L’appren­tis­sage des adultes revêt une importance cruciale.

OCDE

Ce qui correspond au top 3 des compétences qui augmen­teront d’ici 2022 selon le Forum éco­nomique mondial: la pensée analytique et l’innovation; le savoir-apprendre et l’apprentissage; la créativité, l’originalité et l’initiative. Le rapport de l’OCDE ne dit pas autre chose: «L’édu­cation a jusqu’à présent consisté en une période d’acquisition de compétences et de spécialisation pendant l’enfance et la jeunesse. Après cette période, chacun améliorait marginalement ses compétences dans le milieu professionnel. Ce modèle est de moins en moins viable dans un monde de mutations technologiques, économiques et sociétales rapi­des, exigeant des individus qu’ils apprennent à apprendre et qu’ils s’adaptent à un paysage en évolution constante. L’appren­tis­sage des adultes revêt une importance cruciale.»

Priorité à l’upskilling

Une des difficultés majeures se situe justement au niveau de la formation des adultes, estime Christian Scharff: «Il y a cinq jours de formation par an au Luxem­bourg, dont quatre dits 'de confort', à savoir apprendre à faire mieux ce que l’on fait déjà, et seulement un jour dédié à l’apprentissage de connaissances nouvelles. Il n’y a donc pas de formation effective pour des compétences nouvelles. Pourtant, en Allemagne, un salarié qui effectue un upskilling a 40% de chances en moins de se voir exclus car on évite de se faire remplacer par la machine.»
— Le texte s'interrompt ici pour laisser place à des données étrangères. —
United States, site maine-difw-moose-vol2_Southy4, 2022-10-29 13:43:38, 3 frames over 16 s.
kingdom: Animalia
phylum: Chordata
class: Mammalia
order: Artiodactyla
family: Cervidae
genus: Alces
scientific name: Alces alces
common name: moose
Le temps de la formation a lui aussi été impacté par le rythme des mutations technologiques. «Désor­mais, il faut compresser le temps de formation: dans 90% des industries, c’est six mois voire une année maximum. Et dans la majorité des cas, il s’agit d’une formation d’un à trois mois. Les bootcamp en sont un exemple, avec des formations intenses de trois mois à temps plein, huit heures par jour.»
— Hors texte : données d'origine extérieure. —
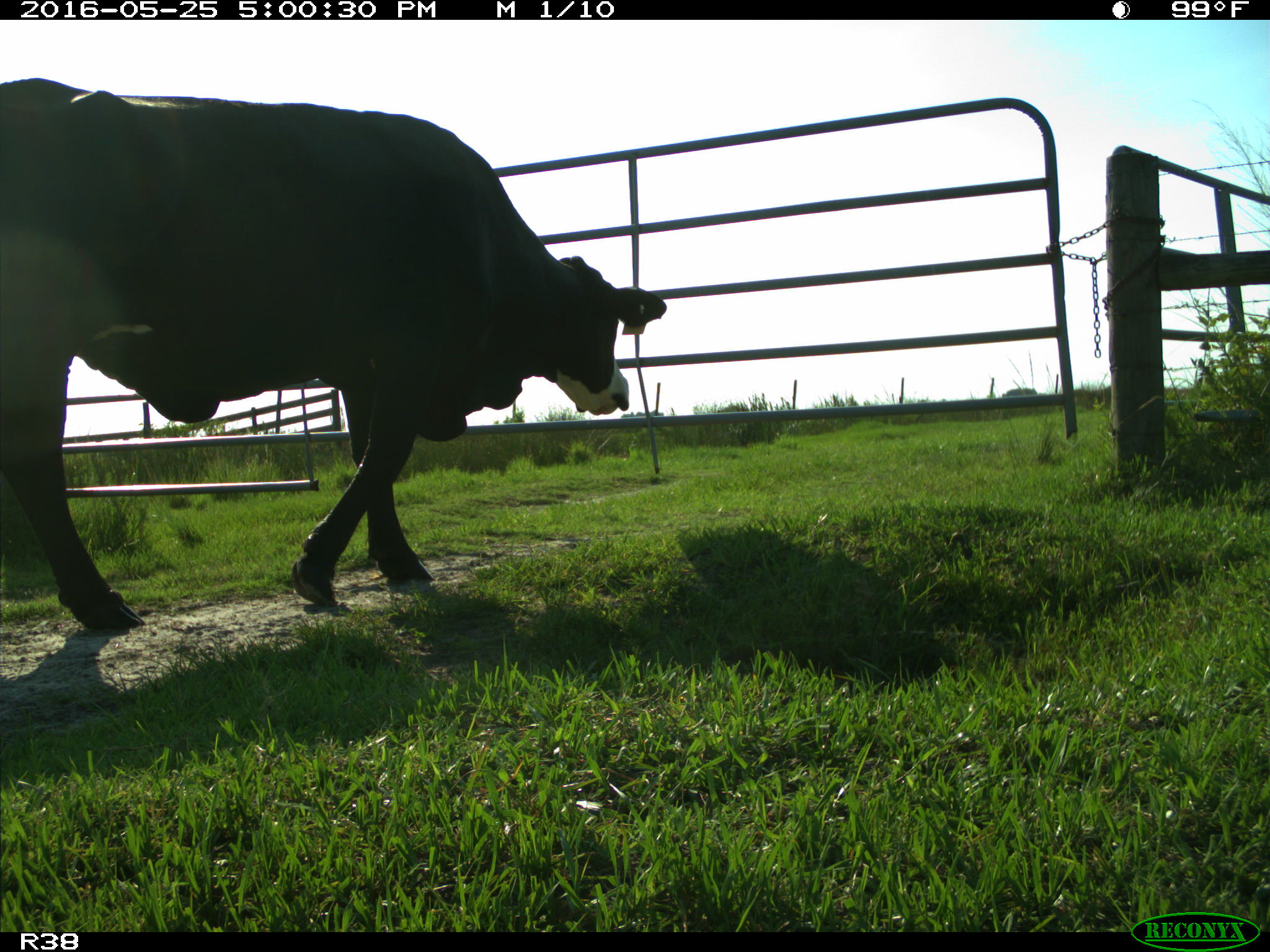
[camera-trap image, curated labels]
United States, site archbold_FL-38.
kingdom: Animalia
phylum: Chordata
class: Mammalia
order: Artiodactyla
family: Bovidae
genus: Bos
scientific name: Bos taurus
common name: domestic cow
L’absence de motivation est particulièrement prononcée chez les travailleurs peu qualifiés.

OCDE

Encore faut-il avoir la volonté de se former: dans les pays de l’OCDE, 48% des adultes ne suivent pas et ne souhaitent pas suivre de formation pour adultes au cours d’une année donnée. Il faut «à tout prix trouver des moyens efficaces de motiver ce public», rappelle l’OCDE, d’autant que «l’absence de motivation est particulièrement prononcée chez les travailleurs peu qualifiés».
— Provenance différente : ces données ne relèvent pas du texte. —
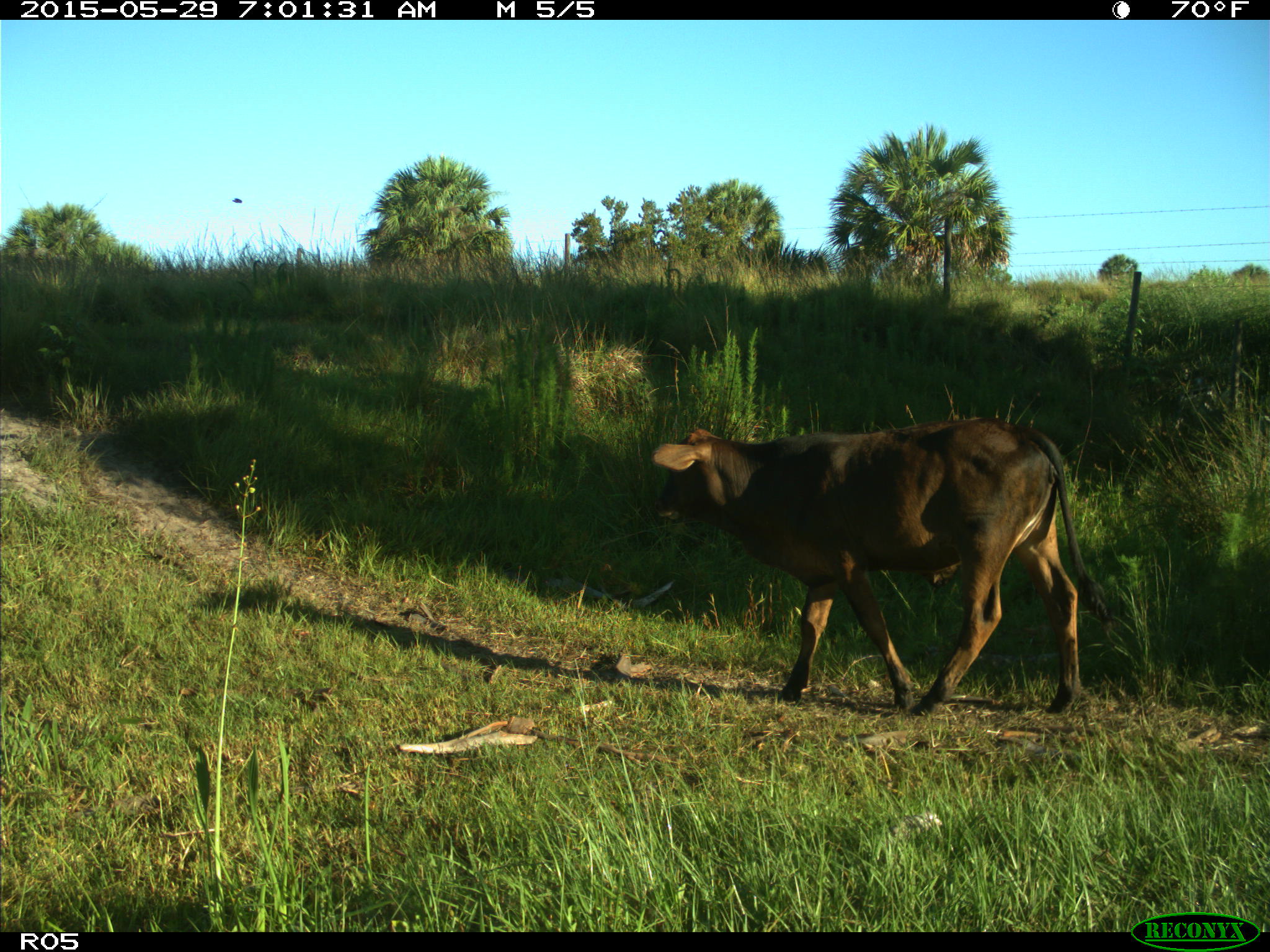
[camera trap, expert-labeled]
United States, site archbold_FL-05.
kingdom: Animalia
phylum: Chordata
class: Mammalia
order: Artiodactyla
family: Bovidae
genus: Bos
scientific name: Bos taurus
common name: domestic cow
Bos taurus (domestic cow).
Un autre frein se trouve au niveau du budget des entreprises, souvent trop limité pour permettre des formations conséquentes. «L’État doit s’impliquer dans cette transformation, explique Christian Scharff. C’est le cas de l’Inde ou de la Nor­vège, qui ont adopté des politiques volontaristes sur le sujet, mais aussi de Singapour, qui donne 500 dollars par an aux salariés pour leur permettre de se former. Le Luxembourg est d’ailleurs dans le peloton de tête avec l’initiative Digital Skills Bridge.»

C’est l’ensemble des acteurs et de l’écosystème qui doit évoluer: «Dans un monde de mutations rapides et d’incertitudes, estime l’OCDE, gouvernements, citoyens, entreprises et syndicats devront tous assumer une plus grande part de responsabilité pour assurer l’acquisition et le développement de compétences tout au long de la vie.»